O início da Expocafé marcou um momento decisivo para o setor cafeeiro, reunindo produtores e empresários em torno de debates que transcendem a lida no campo e mergulham na complexidade econômica global.
O primeiro dia do evento foi pautado pela necessidade de o produtor assumir um papel de gestor estratégico, atento às oscilações políticas e às ferramentas financeiras de proteção.
Em sua apresentação, o especialista Miguel Daú provocou o público a ampliar o olhar para além das fronteiras da fazenda. Segundo Daú, o sucesso da cafeicultura hoje é indissociável da compreensão do cenário político e econômico global.
Ele destacou que fatores externos como a variação cambial, as taxas de juros e as condições de infraestrutura impactam diretamente a rentabilidade do produtor brasileiro.
“É muito difícil desvincular-se desse cenário sem ampliarmos a nossa visão que temos que ter do futuro”, alertou, enfatizando a importância de uma postura proativa diante das incertezas do mercado.
A Força da Gestão de Risco e Parcerias
Complementando a análise econômica, Bruno Popov trouxe soluções práticas para o cotidiano das propriedades, focando na gestão de risco. Popov defendeu que a sobrevivência e o crescimento da cadeia do café dependem da capacidade do produtor em proteger suas margens e controlar custos de forma rigorosa.
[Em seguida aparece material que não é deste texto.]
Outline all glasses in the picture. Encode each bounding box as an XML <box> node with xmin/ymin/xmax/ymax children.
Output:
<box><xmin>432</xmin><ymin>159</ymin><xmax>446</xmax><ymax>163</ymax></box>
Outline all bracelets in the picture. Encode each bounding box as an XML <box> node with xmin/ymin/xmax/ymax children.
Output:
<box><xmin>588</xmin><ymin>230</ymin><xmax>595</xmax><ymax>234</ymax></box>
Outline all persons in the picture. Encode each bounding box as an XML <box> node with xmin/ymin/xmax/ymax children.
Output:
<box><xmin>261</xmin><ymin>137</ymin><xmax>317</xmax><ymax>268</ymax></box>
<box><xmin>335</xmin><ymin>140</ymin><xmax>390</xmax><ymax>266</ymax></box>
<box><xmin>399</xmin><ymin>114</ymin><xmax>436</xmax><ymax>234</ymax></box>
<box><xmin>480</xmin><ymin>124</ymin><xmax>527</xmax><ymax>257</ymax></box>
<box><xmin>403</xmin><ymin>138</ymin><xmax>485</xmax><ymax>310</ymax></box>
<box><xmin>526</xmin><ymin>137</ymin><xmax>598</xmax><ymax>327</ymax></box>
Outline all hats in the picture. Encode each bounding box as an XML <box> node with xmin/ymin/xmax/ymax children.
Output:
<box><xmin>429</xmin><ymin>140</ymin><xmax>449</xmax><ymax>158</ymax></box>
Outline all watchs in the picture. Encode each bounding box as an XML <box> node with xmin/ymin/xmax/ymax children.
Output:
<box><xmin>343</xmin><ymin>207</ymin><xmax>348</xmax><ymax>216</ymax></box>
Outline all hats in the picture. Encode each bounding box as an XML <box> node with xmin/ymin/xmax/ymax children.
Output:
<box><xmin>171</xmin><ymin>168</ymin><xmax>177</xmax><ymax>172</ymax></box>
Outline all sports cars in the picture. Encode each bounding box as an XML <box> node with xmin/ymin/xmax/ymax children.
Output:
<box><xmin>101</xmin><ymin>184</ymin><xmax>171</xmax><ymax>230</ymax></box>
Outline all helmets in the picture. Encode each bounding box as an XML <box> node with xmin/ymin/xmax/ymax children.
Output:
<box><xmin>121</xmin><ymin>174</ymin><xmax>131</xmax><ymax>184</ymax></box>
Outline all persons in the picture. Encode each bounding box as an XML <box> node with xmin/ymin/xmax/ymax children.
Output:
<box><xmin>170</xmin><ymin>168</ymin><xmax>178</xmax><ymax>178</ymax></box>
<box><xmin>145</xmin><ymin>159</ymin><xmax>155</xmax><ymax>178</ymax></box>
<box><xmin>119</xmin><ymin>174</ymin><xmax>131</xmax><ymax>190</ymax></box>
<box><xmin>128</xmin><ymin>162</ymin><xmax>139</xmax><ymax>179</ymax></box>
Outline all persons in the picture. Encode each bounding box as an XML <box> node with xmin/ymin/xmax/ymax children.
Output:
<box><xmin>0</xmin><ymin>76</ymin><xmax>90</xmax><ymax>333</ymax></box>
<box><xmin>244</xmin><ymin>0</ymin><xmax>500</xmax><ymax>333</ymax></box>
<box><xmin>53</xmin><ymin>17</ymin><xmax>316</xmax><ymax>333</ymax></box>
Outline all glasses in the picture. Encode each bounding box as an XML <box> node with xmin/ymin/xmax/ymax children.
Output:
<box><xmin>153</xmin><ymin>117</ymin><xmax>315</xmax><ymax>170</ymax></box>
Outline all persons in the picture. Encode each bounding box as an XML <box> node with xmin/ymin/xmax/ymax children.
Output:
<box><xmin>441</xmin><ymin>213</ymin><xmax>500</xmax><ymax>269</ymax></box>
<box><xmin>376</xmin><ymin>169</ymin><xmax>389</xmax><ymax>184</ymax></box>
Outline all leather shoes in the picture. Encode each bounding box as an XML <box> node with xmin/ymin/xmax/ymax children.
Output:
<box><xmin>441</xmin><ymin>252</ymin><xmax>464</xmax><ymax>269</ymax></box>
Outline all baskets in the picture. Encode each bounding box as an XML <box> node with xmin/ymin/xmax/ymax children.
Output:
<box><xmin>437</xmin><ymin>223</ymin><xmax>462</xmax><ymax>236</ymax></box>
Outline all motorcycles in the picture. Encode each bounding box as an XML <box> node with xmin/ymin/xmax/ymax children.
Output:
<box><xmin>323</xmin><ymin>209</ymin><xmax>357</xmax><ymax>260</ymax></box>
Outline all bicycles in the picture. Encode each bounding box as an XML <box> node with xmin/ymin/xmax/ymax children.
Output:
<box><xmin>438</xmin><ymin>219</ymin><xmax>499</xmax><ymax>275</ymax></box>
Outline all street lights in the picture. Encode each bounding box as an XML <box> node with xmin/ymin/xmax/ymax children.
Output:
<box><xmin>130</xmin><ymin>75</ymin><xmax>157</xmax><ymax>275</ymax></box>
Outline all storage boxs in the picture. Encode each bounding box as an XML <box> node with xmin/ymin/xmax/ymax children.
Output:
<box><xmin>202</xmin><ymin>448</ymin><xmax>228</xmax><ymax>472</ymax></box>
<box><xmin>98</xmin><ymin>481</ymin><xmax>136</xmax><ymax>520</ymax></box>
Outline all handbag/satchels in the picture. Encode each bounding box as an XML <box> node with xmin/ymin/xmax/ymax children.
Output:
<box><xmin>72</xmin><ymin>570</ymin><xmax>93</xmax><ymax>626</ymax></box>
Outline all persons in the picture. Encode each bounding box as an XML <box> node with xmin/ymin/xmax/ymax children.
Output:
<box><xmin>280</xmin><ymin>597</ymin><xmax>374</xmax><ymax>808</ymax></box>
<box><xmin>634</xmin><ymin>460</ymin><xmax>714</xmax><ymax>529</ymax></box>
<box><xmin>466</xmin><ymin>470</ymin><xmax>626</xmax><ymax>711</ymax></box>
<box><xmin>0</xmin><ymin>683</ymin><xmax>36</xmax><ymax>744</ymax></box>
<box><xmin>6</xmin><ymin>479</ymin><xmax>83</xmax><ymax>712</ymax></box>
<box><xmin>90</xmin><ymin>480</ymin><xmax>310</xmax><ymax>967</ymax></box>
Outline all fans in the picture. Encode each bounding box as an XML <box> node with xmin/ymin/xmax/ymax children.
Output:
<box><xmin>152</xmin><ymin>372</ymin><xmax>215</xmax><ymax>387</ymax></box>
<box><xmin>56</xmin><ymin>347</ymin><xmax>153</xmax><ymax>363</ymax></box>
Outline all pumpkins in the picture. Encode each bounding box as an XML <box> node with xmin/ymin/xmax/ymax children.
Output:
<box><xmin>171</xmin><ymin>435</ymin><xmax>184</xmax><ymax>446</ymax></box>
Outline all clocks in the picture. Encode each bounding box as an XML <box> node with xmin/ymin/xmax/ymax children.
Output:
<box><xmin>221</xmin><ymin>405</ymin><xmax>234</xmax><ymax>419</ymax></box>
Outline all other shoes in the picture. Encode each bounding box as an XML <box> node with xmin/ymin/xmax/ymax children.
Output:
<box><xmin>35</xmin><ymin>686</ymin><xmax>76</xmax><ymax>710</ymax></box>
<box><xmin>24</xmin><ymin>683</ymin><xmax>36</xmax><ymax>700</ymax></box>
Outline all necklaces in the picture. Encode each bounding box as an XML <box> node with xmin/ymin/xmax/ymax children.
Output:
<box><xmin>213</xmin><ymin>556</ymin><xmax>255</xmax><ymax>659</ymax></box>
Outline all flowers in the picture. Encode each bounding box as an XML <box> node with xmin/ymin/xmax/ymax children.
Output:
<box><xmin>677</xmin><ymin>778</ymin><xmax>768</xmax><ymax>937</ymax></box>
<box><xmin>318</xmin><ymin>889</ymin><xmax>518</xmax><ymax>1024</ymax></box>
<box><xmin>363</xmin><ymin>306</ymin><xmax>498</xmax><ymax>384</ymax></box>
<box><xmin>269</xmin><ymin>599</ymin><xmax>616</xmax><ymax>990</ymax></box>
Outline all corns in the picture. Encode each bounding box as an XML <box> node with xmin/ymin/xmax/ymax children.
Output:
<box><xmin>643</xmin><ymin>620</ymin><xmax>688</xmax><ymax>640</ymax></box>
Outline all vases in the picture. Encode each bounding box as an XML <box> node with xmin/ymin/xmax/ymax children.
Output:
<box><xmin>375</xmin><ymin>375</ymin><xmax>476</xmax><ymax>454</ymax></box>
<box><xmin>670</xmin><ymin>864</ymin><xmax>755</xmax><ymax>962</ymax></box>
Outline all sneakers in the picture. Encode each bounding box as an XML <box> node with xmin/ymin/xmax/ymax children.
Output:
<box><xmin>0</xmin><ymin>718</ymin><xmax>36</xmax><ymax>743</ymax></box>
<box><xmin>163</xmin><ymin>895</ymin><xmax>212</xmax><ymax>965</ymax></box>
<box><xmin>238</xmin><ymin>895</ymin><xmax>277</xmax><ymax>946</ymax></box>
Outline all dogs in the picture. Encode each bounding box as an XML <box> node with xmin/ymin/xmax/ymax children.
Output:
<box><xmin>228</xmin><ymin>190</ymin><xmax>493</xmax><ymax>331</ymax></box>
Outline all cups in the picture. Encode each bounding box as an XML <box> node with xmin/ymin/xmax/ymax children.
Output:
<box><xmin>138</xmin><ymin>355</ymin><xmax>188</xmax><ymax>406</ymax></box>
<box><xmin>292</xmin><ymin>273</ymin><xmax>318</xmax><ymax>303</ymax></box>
A recomendação central de Popov é o estreitamento de laços com cooperativas e parceiros comerciais. Ele apontou a venda futura e o barter como as ferramentas mais eficientes disponíveis atualmente para garantir a segurança financeira da safra.
O palestrante incentivou, ainda, que os produtores não apenas utilizem essas ferramentas, mas que exijam de seus parceiros uma evolução constante dos mecanismos de negociação, permitindo participação tanto nas altas quanto nas baixas do mercado.
Um Ambiente de Negócios
Para além do ciclo de palestras, a Expocafé consolidou-se em seu dia de abertura como um polo vibrante de geração de negócios e networking. A feira oferece um espaço único onde a teoria das palestras encontra a prática das negociações, permitindo que produtores e empresários troquem experiências e firmem parcerias que sustentam o crescimento do setor ao longo do ano.
Com uma programação que une aprendizado técnico e oportunidades comerciais, a feira reafirma sua importância como o principal ponto de encontro da cafeicultura nacional, preparando o terreno para os desafios das próximas safras.